Now, I have been giving the ‘open source’ ambiguity some thinking (well, about a month or so…), and came to the following conclusions:
- open source has the exact same meaning in both Bradley-like open source chemistry, and BO-like open source chemoinformatics
- both have the same goal
- it’s just the research topic that is different
Ad 1: same meaning of ‘open source’
I think ‘open source’ just means that every has the right to reproduce (and distribute and the same or modified shape) products created from the source.
In ‘open source chemistry’ (Bradley-like, sorry for the term :) the source is are the details about the chemical reactions to perform, the product being being able to run the whole reaction pathway.
In ‘open source chemoinformatics’ (Blue Obelisk-like) the source is the procedure that described how to get from one set of bits to another, really quite like getting from one molecule to another. Chemoinformatics, being IT science, just makes it a lot easier to distribute the algorithm to do that. (Sure, CMLReact is getting along quite nicely.)

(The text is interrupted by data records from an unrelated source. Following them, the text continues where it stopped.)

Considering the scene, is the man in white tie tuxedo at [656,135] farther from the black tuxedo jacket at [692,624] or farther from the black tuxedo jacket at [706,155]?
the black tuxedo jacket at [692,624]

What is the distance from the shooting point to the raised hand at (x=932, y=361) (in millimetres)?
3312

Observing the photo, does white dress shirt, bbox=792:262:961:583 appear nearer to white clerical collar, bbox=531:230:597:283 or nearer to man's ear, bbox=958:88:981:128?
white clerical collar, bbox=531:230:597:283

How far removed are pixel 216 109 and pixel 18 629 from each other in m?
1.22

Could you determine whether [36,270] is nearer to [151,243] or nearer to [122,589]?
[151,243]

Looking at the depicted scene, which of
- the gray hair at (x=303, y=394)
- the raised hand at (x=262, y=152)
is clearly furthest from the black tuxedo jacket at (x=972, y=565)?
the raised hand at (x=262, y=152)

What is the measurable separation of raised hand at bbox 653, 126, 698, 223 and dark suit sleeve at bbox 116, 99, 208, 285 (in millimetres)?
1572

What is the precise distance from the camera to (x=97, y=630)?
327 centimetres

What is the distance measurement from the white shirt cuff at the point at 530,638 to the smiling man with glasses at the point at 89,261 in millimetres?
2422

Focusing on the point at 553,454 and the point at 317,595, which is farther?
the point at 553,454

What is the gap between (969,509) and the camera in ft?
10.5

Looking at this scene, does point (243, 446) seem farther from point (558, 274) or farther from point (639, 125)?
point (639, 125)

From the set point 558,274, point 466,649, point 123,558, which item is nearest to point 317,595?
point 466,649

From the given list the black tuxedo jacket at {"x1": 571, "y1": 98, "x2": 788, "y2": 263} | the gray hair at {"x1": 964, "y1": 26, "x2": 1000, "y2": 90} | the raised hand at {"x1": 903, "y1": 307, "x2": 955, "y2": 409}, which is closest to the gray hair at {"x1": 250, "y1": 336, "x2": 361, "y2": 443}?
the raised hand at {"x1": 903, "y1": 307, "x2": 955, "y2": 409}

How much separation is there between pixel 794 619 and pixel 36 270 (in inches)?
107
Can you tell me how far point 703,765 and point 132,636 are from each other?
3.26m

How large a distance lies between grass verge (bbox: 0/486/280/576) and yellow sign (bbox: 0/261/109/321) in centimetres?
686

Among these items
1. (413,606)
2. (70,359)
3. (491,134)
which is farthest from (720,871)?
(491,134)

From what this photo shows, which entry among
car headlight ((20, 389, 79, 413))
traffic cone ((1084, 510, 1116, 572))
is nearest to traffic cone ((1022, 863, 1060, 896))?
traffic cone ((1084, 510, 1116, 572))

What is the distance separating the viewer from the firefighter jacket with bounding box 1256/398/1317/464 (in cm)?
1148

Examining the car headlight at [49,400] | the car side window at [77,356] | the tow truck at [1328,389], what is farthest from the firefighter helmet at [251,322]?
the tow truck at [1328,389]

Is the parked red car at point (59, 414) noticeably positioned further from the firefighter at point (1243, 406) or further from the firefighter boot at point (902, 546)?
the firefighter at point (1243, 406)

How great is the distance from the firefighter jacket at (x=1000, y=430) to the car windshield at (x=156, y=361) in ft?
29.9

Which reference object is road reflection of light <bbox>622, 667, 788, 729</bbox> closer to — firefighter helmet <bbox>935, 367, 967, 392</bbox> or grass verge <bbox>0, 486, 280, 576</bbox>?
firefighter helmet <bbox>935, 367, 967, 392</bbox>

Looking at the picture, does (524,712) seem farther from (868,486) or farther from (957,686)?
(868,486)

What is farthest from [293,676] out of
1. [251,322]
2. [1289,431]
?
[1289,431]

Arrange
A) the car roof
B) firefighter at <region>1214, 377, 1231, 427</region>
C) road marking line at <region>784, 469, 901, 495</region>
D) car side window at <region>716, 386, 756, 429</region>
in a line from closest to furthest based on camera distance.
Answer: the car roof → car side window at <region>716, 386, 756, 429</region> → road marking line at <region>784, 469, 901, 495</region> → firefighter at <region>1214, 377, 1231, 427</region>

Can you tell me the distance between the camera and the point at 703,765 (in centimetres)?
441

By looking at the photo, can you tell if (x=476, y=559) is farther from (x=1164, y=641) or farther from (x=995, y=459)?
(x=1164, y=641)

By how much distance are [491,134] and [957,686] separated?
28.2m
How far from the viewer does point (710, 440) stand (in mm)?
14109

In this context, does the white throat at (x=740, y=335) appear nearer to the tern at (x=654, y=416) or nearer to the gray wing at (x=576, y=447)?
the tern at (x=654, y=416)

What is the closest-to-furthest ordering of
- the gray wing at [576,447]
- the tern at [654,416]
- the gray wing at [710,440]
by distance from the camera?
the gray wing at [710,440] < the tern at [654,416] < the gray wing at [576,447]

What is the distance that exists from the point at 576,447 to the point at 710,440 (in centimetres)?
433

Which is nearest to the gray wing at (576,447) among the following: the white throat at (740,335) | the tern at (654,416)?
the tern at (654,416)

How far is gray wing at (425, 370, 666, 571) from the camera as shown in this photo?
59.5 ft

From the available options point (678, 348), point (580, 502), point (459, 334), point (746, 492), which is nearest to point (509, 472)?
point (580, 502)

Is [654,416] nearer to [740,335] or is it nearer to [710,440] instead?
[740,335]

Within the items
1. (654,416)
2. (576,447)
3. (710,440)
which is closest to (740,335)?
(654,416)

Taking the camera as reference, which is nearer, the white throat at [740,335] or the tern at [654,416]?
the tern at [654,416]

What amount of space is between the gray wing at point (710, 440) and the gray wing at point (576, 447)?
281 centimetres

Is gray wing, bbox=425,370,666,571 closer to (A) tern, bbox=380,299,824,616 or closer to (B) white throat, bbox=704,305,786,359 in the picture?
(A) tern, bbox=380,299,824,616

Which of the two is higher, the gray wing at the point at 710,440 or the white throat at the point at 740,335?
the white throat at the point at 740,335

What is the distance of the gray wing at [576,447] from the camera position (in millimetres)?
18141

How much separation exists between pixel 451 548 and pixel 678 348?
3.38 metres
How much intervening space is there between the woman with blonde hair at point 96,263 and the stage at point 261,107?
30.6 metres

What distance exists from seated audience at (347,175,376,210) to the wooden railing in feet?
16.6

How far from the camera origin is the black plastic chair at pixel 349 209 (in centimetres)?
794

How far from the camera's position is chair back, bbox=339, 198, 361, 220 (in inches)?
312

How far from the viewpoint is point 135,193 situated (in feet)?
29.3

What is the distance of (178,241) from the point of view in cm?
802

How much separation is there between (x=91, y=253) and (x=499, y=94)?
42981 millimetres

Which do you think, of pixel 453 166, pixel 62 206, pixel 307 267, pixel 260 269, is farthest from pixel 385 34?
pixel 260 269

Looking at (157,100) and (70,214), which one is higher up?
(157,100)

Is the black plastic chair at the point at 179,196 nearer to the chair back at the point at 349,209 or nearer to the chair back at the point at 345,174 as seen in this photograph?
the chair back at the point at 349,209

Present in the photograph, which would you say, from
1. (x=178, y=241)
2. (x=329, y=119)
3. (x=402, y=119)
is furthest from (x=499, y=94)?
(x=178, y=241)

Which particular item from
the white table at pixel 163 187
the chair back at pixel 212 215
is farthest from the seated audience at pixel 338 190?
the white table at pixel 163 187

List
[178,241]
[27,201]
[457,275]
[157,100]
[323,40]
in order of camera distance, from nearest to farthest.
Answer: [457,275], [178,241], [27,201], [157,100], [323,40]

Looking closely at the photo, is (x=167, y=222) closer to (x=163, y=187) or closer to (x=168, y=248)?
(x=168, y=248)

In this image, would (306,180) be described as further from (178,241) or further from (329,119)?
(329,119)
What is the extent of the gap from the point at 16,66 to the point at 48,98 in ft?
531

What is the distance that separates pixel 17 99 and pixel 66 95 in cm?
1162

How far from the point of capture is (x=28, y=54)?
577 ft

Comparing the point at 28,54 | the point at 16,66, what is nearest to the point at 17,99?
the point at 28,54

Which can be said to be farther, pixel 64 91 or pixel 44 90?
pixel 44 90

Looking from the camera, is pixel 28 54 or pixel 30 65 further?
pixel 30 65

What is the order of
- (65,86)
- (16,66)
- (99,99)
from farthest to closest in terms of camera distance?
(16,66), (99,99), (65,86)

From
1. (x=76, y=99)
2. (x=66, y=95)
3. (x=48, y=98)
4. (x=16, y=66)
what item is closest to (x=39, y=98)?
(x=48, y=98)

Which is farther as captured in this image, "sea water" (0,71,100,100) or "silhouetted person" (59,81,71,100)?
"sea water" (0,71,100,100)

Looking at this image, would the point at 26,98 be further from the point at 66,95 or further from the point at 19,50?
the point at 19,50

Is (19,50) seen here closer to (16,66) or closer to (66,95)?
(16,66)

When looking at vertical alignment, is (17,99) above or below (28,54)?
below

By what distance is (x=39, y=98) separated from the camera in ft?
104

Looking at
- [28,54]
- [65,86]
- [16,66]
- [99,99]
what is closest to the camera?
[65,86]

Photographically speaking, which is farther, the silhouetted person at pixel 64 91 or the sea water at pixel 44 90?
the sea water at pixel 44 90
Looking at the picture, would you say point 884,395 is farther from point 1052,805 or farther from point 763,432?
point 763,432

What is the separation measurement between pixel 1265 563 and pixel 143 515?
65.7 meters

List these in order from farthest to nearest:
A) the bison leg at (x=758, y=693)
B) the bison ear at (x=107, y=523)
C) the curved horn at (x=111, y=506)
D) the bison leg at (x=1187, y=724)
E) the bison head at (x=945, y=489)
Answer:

The analogy even goes further, both science do not only depend on open source. Like Bradley-like open source science allows embedding proprietary stuff (glass-ware, closed-source software, chemical both from Acros (now Fisher), …), so does BO-like open source science, which uses tons of proprietary stuff too (computers, Sun’s JVM, MS-Windows).
Ad 2: same goal
I can be short on this one. For both ‘open source’ initiatives the goal is to share knowledge and make science reproducible.
Ad 3: different topic
So, the confusion was just coming from the fact to what extend ‘open source’ tools are being used. Can you do open source science without using open source chemoinformatics? Sure. In a utopic situation, all tools and small bits are ‘open source’ (though some are agnostic to this). But fact is, that many Blue Obelisk members use ‘closed source’ tools all the time, even if they do not have too. At least everyone is doing ‘open source’ on their specialisms, both in open source chemistry and in open source chemoinformatics.
I guess we should just be stop being short on ‘open source software’ to remove any ambiguity of the term ‘open source’. As a spin-off, this would make Bradley’s work fit in nicely with ODOSOS: open data, open source, open standards.